TCMB verilerine göre 27-31 Aralık haftasında Borsa İstanbul’da; Yabancı yatırımcılar hisse senetlerinde 231 milyon dolar satış yaparken tahvil bonoda (DİBS) 41 milyon dolar alım yaptılar. Hisse senetlerinde bir önceki haftaki satışları 569 milyon dolardı. Son beş haftadır satış tarafında görüldüler ve Borsa İstanbul’da hisselerdeki payları yüzde 40.48 seviyesine kadar çekildi. Bu durum 2004 yılından bu yana en düşük seviye olarak kayda geçerken hisse senetleri toplamı 18.4 milyar dolara geriledi.
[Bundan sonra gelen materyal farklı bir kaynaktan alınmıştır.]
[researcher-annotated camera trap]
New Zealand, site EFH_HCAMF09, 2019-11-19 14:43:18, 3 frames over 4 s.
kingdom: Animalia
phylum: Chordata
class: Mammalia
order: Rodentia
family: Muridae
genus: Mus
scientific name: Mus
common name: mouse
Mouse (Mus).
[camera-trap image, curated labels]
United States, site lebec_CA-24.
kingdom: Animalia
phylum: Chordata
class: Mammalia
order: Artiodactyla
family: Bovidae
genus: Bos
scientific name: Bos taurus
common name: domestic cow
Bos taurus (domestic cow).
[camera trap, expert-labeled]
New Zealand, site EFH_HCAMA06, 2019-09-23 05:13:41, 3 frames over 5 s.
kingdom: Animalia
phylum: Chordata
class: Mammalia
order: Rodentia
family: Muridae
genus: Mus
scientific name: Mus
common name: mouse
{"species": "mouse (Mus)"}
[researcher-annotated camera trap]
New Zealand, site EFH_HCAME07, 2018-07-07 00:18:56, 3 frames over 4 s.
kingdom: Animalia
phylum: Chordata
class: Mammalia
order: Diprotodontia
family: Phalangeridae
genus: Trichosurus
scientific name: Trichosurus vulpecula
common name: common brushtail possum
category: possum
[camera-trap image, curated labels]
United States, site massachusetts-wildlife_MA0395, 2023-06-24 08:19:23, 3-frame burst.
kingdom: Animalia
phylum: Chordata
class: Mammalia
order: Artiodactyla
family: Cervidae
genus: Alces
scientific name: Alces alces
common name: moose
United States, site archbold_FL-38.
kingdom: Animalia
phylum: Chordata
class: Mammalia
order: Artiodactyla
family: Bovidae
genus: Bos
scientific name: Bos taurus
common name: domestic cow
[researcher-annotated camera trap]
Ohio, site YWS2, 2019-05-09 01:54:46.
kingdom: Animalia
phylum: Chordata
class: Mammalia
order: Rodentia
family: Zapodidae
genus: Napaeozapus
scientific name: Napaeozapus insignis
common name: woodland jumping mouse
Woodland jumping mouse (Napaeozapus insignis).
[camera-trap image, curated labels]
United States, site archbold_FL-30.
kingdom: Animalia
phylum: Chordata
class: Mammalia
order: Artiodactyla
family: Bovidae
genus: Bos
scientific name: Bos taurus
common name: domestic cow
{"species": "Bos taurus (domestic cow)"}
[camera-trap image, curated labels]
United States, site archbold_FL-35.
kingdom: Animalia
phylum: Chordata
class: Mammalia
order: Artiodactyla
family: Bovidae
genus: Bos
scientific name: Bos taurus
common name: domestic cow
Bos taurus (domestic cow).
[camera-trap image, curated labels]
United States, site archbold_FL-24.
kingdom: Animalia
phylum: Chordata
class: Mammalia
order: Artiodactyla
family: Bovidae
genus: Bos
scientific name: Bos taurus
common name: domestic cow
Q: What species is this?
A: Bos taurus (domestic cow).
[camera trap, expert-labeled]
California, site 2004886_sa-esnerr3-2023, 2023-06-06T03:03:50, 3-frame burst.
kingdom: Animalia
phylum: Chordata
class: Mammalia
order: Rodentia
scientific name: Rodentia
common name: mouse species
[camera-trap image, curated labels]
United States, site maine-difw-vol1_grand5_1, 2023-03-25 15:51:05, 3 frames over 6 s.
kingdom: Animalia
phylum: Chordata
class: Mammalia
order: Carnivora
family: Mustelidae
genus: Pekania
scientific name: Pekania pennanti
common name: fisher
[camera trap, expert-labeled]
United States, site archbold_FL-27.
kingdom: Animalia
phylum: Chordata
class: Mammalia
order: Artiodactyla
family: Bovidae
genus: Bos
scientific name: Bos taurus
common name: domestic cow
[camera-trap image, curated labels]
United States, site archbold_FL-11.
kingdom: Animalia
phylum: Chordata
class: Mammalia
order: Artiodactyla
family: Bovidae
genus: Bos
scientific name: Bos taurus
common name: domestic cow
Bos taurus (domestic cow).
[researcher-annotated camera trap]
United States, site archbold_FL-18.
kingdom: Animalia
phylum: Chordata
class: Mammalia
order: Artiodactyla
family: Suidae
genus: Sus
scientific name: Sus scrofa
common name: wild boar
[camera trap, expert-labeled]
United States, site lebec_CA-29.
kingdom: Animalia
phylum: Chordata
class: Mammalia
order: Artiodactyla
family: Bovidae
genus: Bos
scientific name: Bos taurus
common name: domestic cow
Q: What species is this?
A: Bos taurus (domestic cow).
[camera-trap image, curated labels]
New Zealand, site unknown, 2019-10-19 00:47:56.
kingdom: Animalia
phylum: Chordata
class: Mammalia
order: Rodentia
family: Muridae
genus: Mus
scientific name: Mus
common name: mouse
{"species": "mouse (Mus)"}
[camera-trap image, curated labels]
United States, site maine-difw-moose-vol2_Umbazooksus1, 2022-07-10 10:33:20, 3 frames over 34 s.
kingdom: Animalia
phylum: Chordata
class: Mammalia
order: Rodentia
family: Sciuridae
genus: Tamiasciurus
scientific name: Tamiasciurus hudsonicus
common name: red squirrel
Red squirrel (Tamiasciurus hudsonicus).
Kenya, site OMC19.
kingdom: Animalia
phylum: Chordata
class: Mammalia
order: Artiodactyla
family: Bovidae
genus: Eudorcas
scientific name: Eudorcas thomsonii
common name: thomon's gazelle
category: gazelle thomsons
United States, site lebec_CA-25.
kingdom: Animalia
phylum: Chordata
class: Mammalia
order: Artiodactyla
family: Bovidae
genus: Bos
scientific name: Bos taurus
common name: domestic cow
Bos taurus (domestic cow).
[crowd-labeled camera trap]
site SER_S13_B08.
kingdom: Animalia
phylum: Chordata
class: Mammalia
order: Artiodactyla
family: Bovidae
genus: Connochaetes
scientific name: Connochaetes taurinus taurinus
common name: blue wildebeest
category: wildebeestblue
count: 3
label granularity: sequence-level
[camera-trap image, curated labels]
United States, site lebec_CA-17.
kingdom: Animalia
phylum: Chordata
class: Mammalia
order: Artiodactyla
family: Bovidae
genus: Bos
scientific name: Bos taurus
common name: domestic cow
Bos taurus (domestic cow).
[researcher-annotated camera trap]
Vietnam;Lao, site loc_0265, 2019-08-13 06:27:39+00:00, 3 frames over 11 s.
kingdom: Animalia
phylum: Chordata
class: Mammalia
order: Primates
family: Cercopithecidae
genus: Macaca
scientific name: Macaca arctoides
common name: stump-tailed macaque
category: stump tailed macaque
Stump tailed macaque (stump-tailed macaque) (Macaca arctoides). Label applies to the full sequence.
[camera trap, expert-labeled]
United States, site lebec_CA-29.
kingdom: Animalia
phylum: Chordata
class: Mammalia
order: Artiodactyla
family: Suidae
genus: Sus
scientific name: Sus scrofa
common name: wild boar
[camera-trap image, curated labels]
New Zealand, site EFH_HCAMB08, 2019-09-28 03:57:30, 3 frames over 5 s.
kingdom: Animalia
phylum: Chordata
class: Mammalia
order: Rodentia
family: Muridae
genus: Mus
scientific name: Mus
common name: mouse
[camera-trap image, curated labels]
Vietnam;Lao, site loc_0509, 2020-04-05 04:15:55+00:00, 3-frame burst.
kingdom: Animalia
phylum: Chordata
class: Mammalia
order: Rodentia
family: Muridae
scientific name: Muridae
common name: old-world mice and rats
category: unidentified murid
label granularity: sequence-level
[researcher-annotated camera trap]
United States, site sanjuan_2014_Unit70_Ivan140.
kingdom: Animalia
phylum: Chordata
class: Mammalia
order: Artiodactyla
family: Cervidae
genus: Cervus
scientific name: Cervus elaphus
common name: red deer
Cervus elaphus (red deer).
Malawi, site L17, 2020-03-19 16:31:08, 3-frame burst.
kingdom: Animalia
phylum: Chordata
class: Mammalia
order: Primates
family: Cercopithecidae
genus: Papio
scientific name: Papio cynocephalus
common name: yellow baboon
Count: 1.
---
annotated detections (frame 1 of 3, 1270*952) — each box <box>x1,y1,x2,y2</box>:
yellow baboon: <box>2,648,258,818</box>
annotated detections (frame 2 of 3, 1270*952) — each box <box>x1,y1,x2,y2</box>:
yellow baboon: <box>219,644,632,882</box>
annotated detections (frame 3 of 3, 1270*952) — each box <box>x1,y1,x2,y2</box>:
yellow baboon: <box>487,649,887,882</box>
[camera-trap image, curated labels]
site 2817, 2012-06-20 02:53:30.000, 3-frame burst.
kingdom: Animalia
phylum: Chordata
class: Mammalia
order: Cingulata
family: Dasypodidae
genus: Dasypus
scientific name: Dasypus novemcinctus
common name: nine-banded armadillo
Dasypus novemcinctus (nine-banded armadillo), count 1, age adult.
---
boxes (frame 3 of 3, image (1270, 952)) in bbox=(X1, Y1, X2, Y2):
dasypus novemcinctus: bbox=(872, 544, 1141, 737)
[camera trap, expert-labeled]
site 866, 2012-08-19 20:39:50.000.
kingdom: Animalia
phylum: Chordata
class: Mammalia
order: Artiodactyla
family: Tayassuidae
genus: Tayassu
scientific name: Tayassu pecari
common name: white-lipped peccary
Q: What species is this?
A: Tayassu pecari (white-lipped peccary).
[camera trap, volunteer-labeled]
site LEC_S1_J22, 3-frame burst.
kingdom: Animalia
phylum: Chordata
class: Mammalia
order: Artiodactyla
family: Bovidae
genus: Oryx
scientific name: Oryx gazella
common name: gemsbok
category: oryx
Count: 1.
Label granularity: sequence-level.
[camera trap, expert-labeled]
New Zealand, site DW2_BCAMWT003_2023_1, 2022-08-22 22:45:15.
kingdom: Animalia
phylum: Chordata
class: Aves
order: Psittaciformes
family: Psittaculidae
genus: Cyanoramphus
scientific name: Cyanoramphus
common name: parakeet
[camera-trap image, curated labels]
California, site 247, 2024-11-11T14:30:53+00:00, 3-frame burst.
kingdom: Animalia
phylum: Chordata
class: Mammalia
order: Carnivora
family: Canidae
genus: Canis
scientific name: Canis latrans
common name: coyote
Diğer yandan yine aynı hafta için TCMB verilerine göre bankalardaki döviz mevduatında bir önceki haftaya göre 1.9 milyar dolarlık gerileme yaşandı. Ancak gerçek kişilerin döviz mevduatında yaklaşık 1 milyar dolarlık artış söz konusu. TCMB brüt rezervleri hafif artışla 111 milyar doların üzerine çıktı. Aralık ayı içindeki gerilme sonrası yılın son haftası bir miktar toparlanma eğilimine girildiği görülüyor. 20 Aralık’ta açıklanan kur garantili mevduat paketi sonrası döviz verileri daha yakından izlenmeye başladı.

BORSADA TEPKİ YÜKSELİŞİ

Borsada tepki çıkış dalgalı seyirle birlikte devam ediyor. İlk destek noktaları 2.000-1.950 olarak görülürken bu seviyenin üzerinde tepki çıkışının devamı beklenebilir. Aksi takdirde sonraki destekler 1.850-1.800 ve 1.720 seviyelerinde. İlk dirençler ise 2.070 ve 2.150 seviyelerinde bulunuyor. 2.150 daha önemli. Sonraki dirençler 2.250 ve 2.400. Endeksteki tepki yükselişi gücünü korumakla birlikte direnç seviyelerinde satış denemeleri görülebilir.

ALTINDA BASKI SÜRÜYOR

Altının ons fiyatında bir tepki çıkış yaşanmıştı. Omikron varyantında vaka artışları güvenli liman ihtiyacını tekrar hatırlatması ve yüksek enflasyon bu çıkışa gerekçe olmuştu. Ancak ABD tahvil faizlerindeki yükseliş ve ABD dolarındaki değerlenmenin sürüyor olması altın fiyatını tekrar 1.800 doların altına çekti. Ayrıca pandemideki vaka sayıları atsa da etkilerinin zayıf olması önemli görüldü. İç piyasalarda altının gram/TL fiyatındaki yükseliş ise dolar/TL kuru ile ilgili.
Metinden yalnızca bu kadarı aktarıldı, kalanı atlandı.